I believe the Network of Networks architectures are:
- Distributed
- Open
- Outside-in Based on Multi-Tier Processes
- Adaptive Learning Engines (Cognitive Learning, Ontologies and Machine Learning)
- Structured and Unstructured Data
- Data Moves at the Speed of Business
This is a sharp contrast to conventional supply chain investments. The focus of traditional projects is a hard right. What do I mean? Most companies’ IT projects are multi-year projects built on traditional supply chain systems which are:
- Proprietary
- Closed
- Batch
- Linear and Single Tier
- Fixed
- Inside-out
- Dependent on Standards and Hard Coding of Data
Can we take a hard left? I don’t know. We need to prove the value proposition through testing. We will have bumps and bruises. It requires education, and the shift is anything but easy. It will take a village. This is the basis of the Network of Networks effort.

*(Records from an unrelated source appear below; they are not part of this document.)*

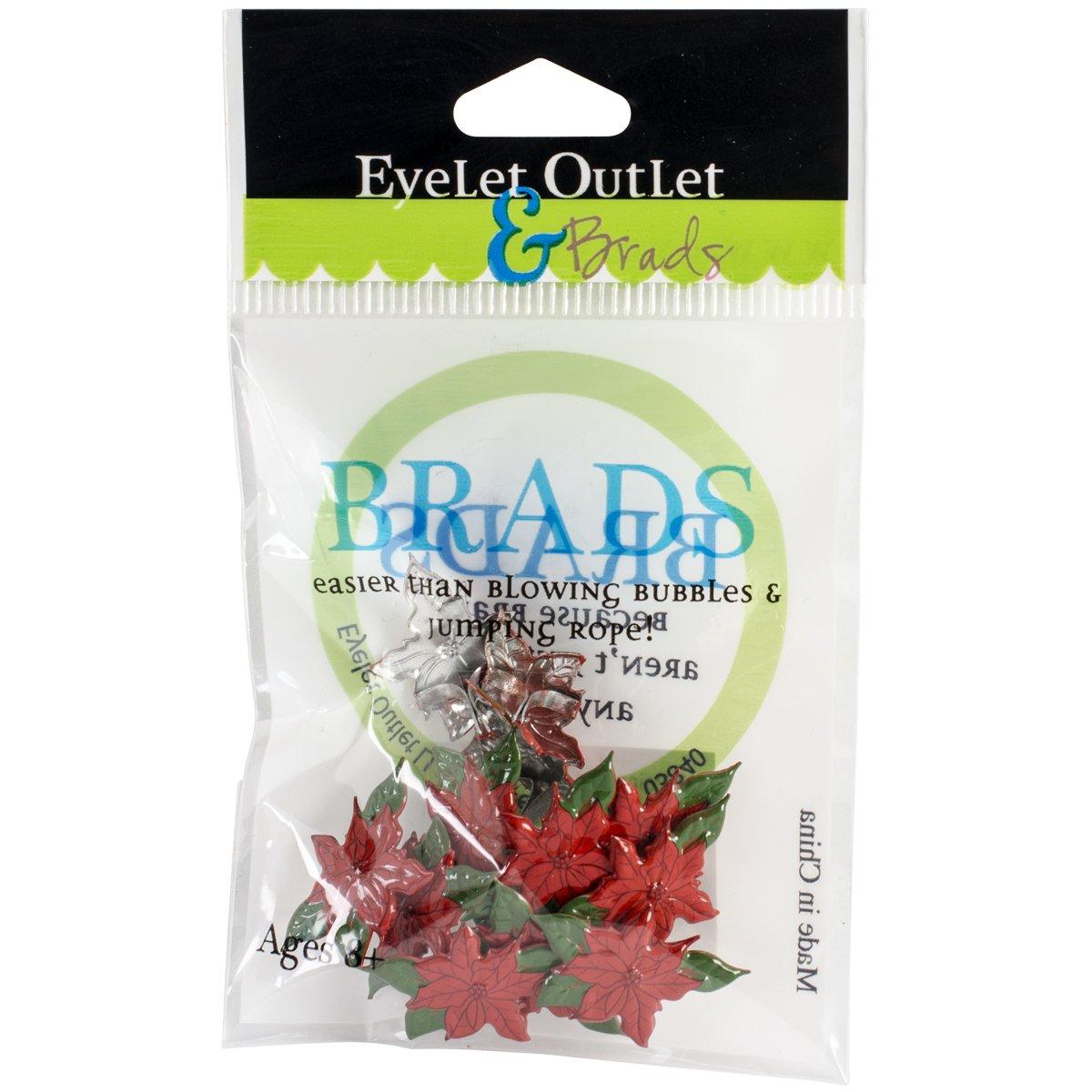 12 Pack EYELET OUTLET Poinsettia Shape Brads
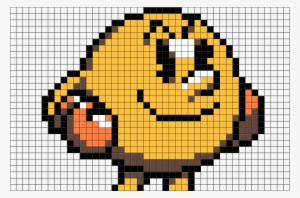 Pacman Pixel Png Free Hd Pacman Pixel Transparent Image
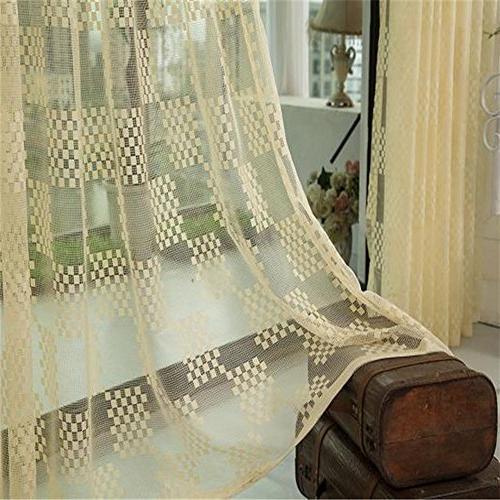 Aside Bside Pattern Sheer Lace Panels Rod Pocket for Living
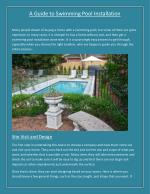 A Guide to Swimming Pool Installation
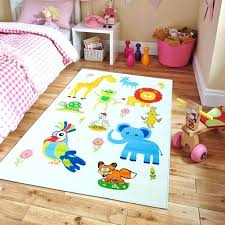 Cheap Kid Rugs Kid Playroom Rugs Area Medium Size Of For Rug Cheap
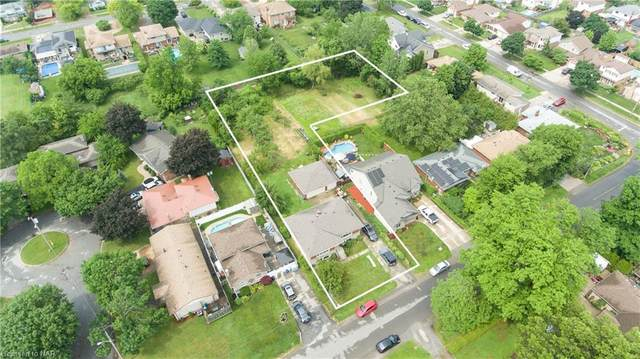 77 Dorothy Street, St. Catharines, ON L2N 4A8 (MLS #40095084) :: Forest Hill Real Estate Collingwood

What Is the Network of Networks Effort?
To drive progress I started an initiative termed the Network of Networks in the spring of 2016. It is open to all technology providers and business users. We have had three meetings. Our next meeting is the middle of April. Our goal is to test the concepts in live sandboxes and share the results openly at the September Imagine 2017 conference. We are lucky to have Schneider Electric volunteer to let the group test the storyboards in their digital dirt.
What is the goal of the Network of Networks initiative? “It is the adoption of distributed and open technology by the ecosystem of technology providers and business leaders to drive interoperability in networks to deliver new outcomes.” This is a simple statement for a big idea.
We realize that no one vendor or trading partner can make this happen. It requires the rethinking of network capabilities.
The Potential Value Proposition
There are many angles to take in the testing. The first focus will be on digital onboarding and a community registry. The second pilot will be the combination of Apache Spark with Blockchain and Cognitive Learning to test data mapping of disparate systems requiring data at different speeds. In the future there are many possibilities.
Figure 5. Possibilities of the Network of Networks
We do not know where this will lead. While we hope for a revolution in supply chain technology process thinking, we must stay grounded. Listed in Figure 6 are the group’s aspirational goals.
Figure 6. Group Goals
The pilots and meetings are open. On January 11, 2017 at 10:00 ET, we will host a webinar as a call to action for participants in the pilots. We hope to have you join the effort! It will take early adopters, late followers, and technology compliance by solution providers. The early adopters in the pilots will absorb their costs and provide data while signing a release on NDA and intellectual property development.